Text shown:
—————

Neither Gordon nor the other responsible parties moved to modify or correct the arbitration award. However, on August 31, 2010, Gordon and Gordon Financial Services filed a petition to vacate the award in the Circuit Court for Wicomico County, which, as subsequently noted by the trial court,6 was not the proper venue. Gordon subsequently filed for bankruptcy, and on September 9, 2010, filed a suggestion of bankruptcy in the Circuit Court for Wicomico County, resulting in a stay of all proceedings, pursuant to Section 362 of the United States Bankruptcy Code. 11 U.S.C. § 362. On March 25, 2011, the United States Bankruptcy Court for the District of Maryland issued an order lifting the automatic stay solely to permit appellees to go forward with proceedings “to confirm the arbitration award in their favor” against Gordon, as well as any appeals therefrom.

—————

Rows:

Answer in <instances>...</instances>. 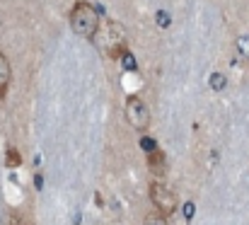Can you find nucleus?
<instances>
[{
	"label": "nucleus",
	"instance_id": "f257e3e1",
	"mask_svg": "<svg viewBox=\"0 0 249 225\" xmlns=\"http://www.w3.org/2000/svg\"><path fill=\"white\" fill-rule=\"evenodd\" d=\"M97 44V49L109 56V58H121L126 54V46H128V34H126V27L121 22H114V19H104L97 29V37L92 39Z\"/></svg>",
	"mask_w": 249,
	"mask_h": 225
},
{
	"label": "nucleus",
	"instance_id": "f03ea898",
	"mask_svg": "<svg viewBox=\"0 0 249 225\" xmlns=\"http://www.w3.org/2000/svg\"><path fill=\"white\" fill-rule=\"evenodd\" d=\"M71 29L78 34V37H83V39H94L97 37V29H99V12L89 5V2H75V7L71 10Z\"/></svg>",
	"mask_w": 249,
	"mask_h": 225
},
{
	"label": "nucleus",
	"instance_id": "7ed1b4c3",
	"mask_svg": "<svg viewBox=\"0 0 249 225\" xmlns=\"http://www.w3.org/2000/svg\"><path fill=\"white\" fill-rule=\"evenodd\" d=\"M124 114H126V121H128L136 131H145V129L150 126V112H148L145 102L138 99V97H128Z\"/></svg>",
	"mask_w": 249,
	"mask_h": 225
},
{
	"label": "nucleus",
	"instance_id": "20e7f679",
	"mask_svg": "<svg viewBox=\"0 0 249 225\" xmlns=\"http://www.w3.org/2000/svg\"><path fill=\"white\" fill-rule=\"evenodd\" d=\"M150 201H153L155 211L162 213L165 218L177 211V199H174V194L167 189L162 182H153L150 184Z\"/></svg>",
	"mask_w": 249,
	"mask_h": 225
},
{
	"label": "nucleus",
	"instance_id": "39448f33",
	"mask_svg": "<svg viewBox=\"0 0 249 225\" xmlns=\"http://www.w3.org/2000/svg\"><path fill=\"white\" fill-rule=\"evenodd\" d=\"M10 77H12V71H10V61L5 58V54H0V99L7 94Z\"/></svg>",
	"mask_w": 249,
	"mask_h": 225
},
{
	"label": "nucleus",
	"instance_id": "423d86ee",
	"mask_svg": "<svg viewBox=\"0 0 249 225\" xmlns=\"http://www.w3.org/2000/svg\"><path fill=\"white\" fill-rule=\"evenodd\" d=\"M148 165H150L153 174H158V177L165 174V155H162L160 150H153V152L148 155Z\"/></svg>",
	"mask_w": 249,
	"mask_h": 225
},
{
	"label": "nucleus",
	"instance_id": "0eeeda50",
	"mask_svg": "<svg viewBox=\"0 0 249 225\" xmlns=\"http://www.w3.org/2000/svg\"><path fill=\"white\" fill-rule=\"evenodd\" d=\"M237 51H240V56L249 58V34H245V37L237 39Z\"/></svg>",
	"mask_w": 249,
	"mask_h": 225
},
{
	"label": "nucleus",
	"instance_id": "6e6552de",
	"mask_svg": "<svg viewBox=\"0 0 249 225\" xmlns=\"http://www.w3.org/2000/svg\"><path fill=\"white\" fill-rule=\"evenodd\" d=\"M143 225H167V218L162 213H153V216H148V218L143 221Z\"/></svg>",
	"mask_w": 249,
	"mask_h": 225
},
{
	"label": "nucleus",
	"instance_id": "1a4fd4ad",
	"mask_svg": "<svg viewBox=\"0 0 249 225\" xmlns=\"http://www.w3.org/2000/svg\"><path fill=\"white\" fill-rule=\"evenodd\" d=\"M211 87H213V90H223V87H225V75L223 73L211 75Z\"/></svg>",
	"mask_w": 249,
	"mask_h": 225
},
{
	"label": "nucleus",
	"instance_id": "9d476101",
	"mask_svg": "<svg viewBox=\"0 0 249 225\" xmlns=\"http://www.w3.org/2000/svg\"><path fill=\"white\" fill-rule=\"evenodd\" d=\"M2 225H24V221H22V216H17V213H7Z\"/></svg>",
	"mask_w": 249,
	"mask_h": 225
},
{
	"label": "nucleus",
	"instance_id": "9b49d317",
	"mask_svg": "<svg viewBox=\"0 0 249 225\" xmlns=\"http://www.w3.org/2000/svg\"><path fill=\"white\" fill-rule=\"evenodd\" d=\"M121 58H124V66H126L128 71H133V68H136V61H133V56H131L128 51H126V54H124Z\"/></svg>",
	"mask_w": 249,
	"mask_h": 225
},
{
	"label": "nucleus",
	"instance_id": "f8f14e48",
	"mask_svg": "<svg viewBox=\"0 0 249 225\" xmlns=\"http://www.w3.org/2000/svg\"><path fill=\"white\" fill-rule=\"evenodd\" d=\"M7 165H12V167L19 165V155H17L15 150H7Z\"/></svg>",
	"mask_w": 249,
	"mask_h": 225
},
{
	"label": "nucleus",
	"instance_id": "ddd939ff",
	"mask_svg": "<svg viewBox=\"0 0 249 225\" xmlns=\"http://www.w3.org/2000/svg\"><path fill=\"white\" fill-rule=\"evenodd\" d=\"M143 148H145V150H150V152H153V150H155V143H153L150 138H143Z\"/></svg>",
	"mask_w": 249,
	"mask_h": 225
}]
</instances>
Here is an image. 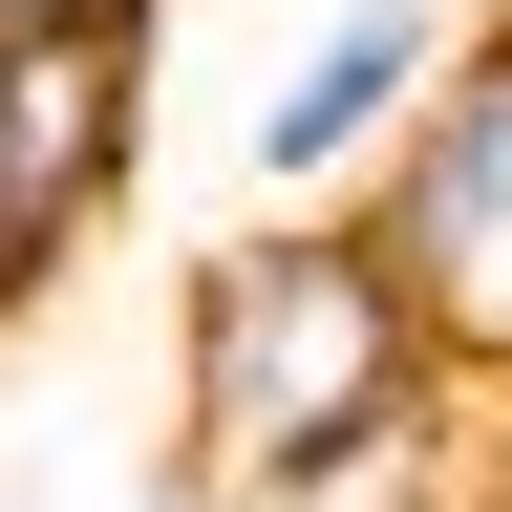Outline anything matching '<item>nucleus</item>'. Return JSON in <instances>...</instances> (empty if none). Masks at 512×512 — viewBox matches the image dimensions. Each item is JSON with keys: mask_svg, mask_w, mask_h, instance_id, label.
I'll return each mask as SVG.
<instances>
[{"mask_svg": "<svg viewBox=\"0 0 512 512\" xmlns=\"http://www.w3.org/2000/svg\"><path fill=\"white\" fill-rule=\"evenodd\" d=\"M448 43H470V22H427V0H342V22L256 86V214H363V171L427 128Z\"/></svg>", "mask_w": 512, "mask_h": 512, "instance_id": "obj_3", "label": "nucleus"}, {"mask_svg": "<svg viewBox=\"0 0 512 512\" xmlns=\"http://www.w3.org/2000/svg\"><path fill=\"white\" fill-rule=\"evenodd\" d=\"M448 384L470 363L427 342L406 256L363 214H235L192 256V299H171V470L214 512H299V491H342L363 448H406Z\"/></svg>", "mask_w": 512, "mask_h": 512, "instance_id": "obj_1", "label": "nucleus"}, {"mask_svg": "<svg viewBox=\"0 0 512 512\" xmlns=\"http://www.w3.org/2000/svg\"><path fill=\"white\" fill-rule=\"evenodd\" d=\"M171 0H0V43H150Z\"/></svg>", "mask_w": 512, "mask_h": 512, "instance_id": "obj_5", "label": "nucleus"}, {"mask_svg": "<svg viewBox=\"0 0 512 512\" xmlns=\"http://www.w3.org/2000/svg\"><path fill=\"white\" fill-rule=\"evenodd\" d=\"M363 235L406 256V299H427V342L470 363V384H512V0L470 43H448V86H427V128L363 171Z\"/></svg>", "mask_w": 512, "mask_h": 512, "instance_id": "obj_2", "label": "nucleus"}, {"mask_svg": "<svg viewBox=\"0 0 512 512\" xmlns=\"http://www.w3.org/2000/svg\"><path fill=\"white\" fill-rule=\"evenodd\" d=\"M491 427H512V384H491Z\"/></svg>", "mask_w": 512, "mask_h": 512, "instance_id": "obj_7", "label": "nucleus"}, {"mask_svg": "<svg viewBox=\"0 0 512 512\" xmlns=\"http://www.w3.org/2000/svg\"><path fill=\"white\" fill-rule=\"evenodd\" d=\"M107 512H214V491H192V470H150V491H107Z\"/></svg>", "mask_w": 512, "mask_h": 512, "instance_id": "obj_6", "label": "nucleus"}, {"mask_svg": "<svg viewBox=\"0 0 512 512\" xmlns=\"http://www.w3.org/2000/svg\"><path fill=\"white\" fill-rule=\"evenodd\" d=\"M128 150H150V43H0V214L107 235Z\"/></svg>", "mask_w": 512, "mask_h": 512, "instance_id": "obj_4", "label": "nucleus"}]
</instances>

—————

Set task:
Repeat word for word the part of the passage on the arbitration award and bankruptcy stay from "Neither Gordon nor" to "any appeals therefrom.", keeping both ends.

Exercise output:
Neither Gordon nor the other responsible parties moved to modify or correct the arbitration award. However, on August 31, 2010, Gordon and Gordon Financial Services filed a petition to vacate the award in the Circuit Court for Wicomico County, which, as subsequently noted by the trial court,6 was not the proper venue. Gordon subsequently filed for bankruptcy, and on September 9, 2010, filed a suggestion of bankruptcy in the Circuit Court for Wicomico County, resulting in a stay of all proceedings, pursuant to Section 362 of the United States Bankruptcy Code. 11 U.S.C. § 362. On March 25, 2011, the United States Bankruptcy Court for the District of Maryland issued an order lifting the automatic stay solely to permit appellees to go forward with proceedings “to confirm the arbitration award in their favor” against Gordon, as well as any appeals therefrom.